Poète de l’amour, de ses amours d’antan à ses amours déçues dont il finit par "se foutre" (le 22 septembre), de ses amours "vaches" cachées par une "jolie fleur", de ses amours proxénètes de mauvais sujet repenti à celles qu’il porte aux femmes adultères car… "il est derrière", à ses amours qu’il veut sincères au point de prier sa mie de ne "pas graver [leurs] noms au bas d’un parchemin" ! Amoureux qui, par provoc, joue les phallocrates (Misogynie à part), mais se révèle sans pitié contre le machisme (Quatre-vingt-quinze pour cent).

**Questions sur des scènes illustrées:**
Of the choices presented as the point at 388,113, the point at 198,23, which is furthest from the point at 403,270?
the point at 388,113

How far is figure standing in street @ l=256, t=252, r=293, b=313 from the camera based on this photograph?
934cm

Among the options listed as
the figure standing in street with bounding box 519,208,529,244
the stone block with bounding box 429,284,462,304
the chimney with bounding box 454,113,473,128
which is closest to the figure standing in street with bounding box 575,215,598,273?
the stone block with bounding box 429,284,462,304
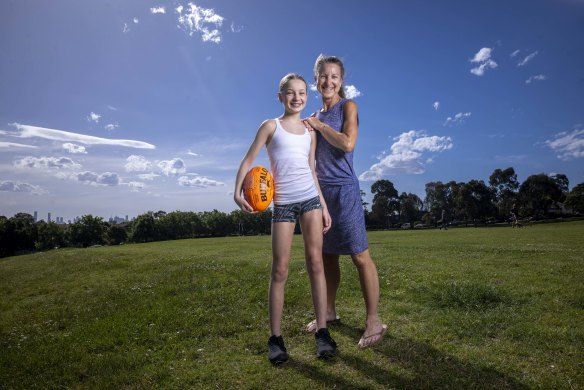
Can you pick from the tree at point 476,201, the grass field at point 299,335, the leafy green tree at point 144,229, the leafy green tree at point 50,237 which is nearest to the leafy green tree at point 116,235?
the leafy green tree at point 144,229

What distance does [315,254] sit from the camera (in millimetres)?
4645

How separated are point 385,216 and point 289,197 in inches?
3903

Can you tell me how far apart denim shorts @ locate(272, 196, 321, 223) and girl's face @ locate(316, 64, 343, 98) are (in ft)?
4.64

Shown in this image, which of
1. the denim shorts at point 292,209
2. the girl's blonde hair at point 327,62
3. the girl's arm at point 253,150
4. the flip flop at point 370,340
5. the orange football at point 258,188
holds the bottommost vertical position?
the flip flop at point 370,340

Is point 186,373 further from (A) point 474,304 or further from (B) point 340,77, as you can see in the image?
(A) point 474,304

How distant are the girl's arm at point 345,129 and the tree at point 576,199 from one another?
91277mm

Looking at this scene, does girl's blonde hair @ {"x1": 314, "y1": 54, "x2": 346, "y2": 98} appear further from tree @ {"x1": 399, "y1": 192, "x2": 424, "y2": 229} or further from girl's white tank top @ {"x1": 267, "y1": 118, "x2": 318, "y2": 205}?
tree @ {"x1": 399, "y1": 192, "x2": 424, "y2": 229}

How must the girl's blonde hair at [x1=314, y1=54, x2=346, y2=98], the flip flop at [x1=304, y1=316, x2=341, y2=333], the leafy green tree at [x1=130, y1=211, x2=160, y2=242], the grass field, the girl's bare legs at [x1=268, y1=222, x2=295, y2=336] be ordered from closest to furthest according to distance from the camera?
1. the grass field
2. the girl's bare legs at [x1=268, y1=222, x2=295, y2=336]
3. the girl's blonde hair at [x1=314, y1=54, x2=346, y2=98]
4. the flip flop at [x1=304, y1=316, x2=341, y2=333]
5. the leafy green tree at [x1=130, y1=211, x2=160, y2=242]

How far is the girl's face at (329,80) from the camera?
493cm

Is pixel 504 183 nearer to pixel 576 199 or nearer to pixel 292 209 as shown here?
pixel 576 199

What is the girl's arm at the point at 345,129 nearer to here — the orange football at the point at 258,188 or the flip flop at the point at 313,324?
the orange football at the point at 258,188

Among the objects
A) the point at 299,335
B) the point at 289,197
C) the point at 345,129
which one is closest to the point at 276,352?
the point at 299,335

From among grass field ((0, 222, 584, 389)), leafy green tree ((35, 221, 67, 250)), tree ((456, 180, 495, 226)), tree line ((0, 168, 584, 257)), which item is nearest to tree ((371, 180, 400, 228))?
tree line ((0, 168, 584, 257))

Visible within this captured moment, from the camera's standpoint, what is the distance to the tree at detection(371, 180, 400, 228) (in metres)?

**Consigne donnée A:** Recopiez le passage du texte fourni qui s'ouvre sur les mots contenant « Poète de l’amour, de » et se ferme sur « (Quatre-vingt-quinze pour cent). ».
**Consigne donnée B:** Dans le texte fourni, pourquoi le poète joue-t-il les phallocrates, et quelle attitude vient contredire ce rôle ?
**Consigne donnée C:** Selon le texte fourni, à quelle date le poète finit-il par « se foutre » de ses amours déçues ?

**Réponse complète A:**
Poète de l’amour, de ses amours d’antan à ses amours déçues dont il finit par "se foutre" (le 22 septembre), de ses amours "vaches" cachées par une "jolie fleur", de ses amours proxénètes de mauvais sujet repenti à celles qu’il porte aux femmes adultères car… "il est derrière", à ses amours qu’il veut sincères au point de prier sa mie de ne "pas graver [leurs] noms au bas d’un parchemin" ! Amoureux qui, par provoc, joue les phallocrates (Misogynie à part), mais se révèle sans pitié contre le machisme (Quatre-vingt-quinze pour cent).

**Réponse complète B:** Il joue les phallocrates par provocation, comme dans Misogynie à part. Il se montre pourtant sans pitié contre le machisme, notamment dans Quatre-vingt-quinze pour cent.

**Réponse complète C:** Le 22 septembre.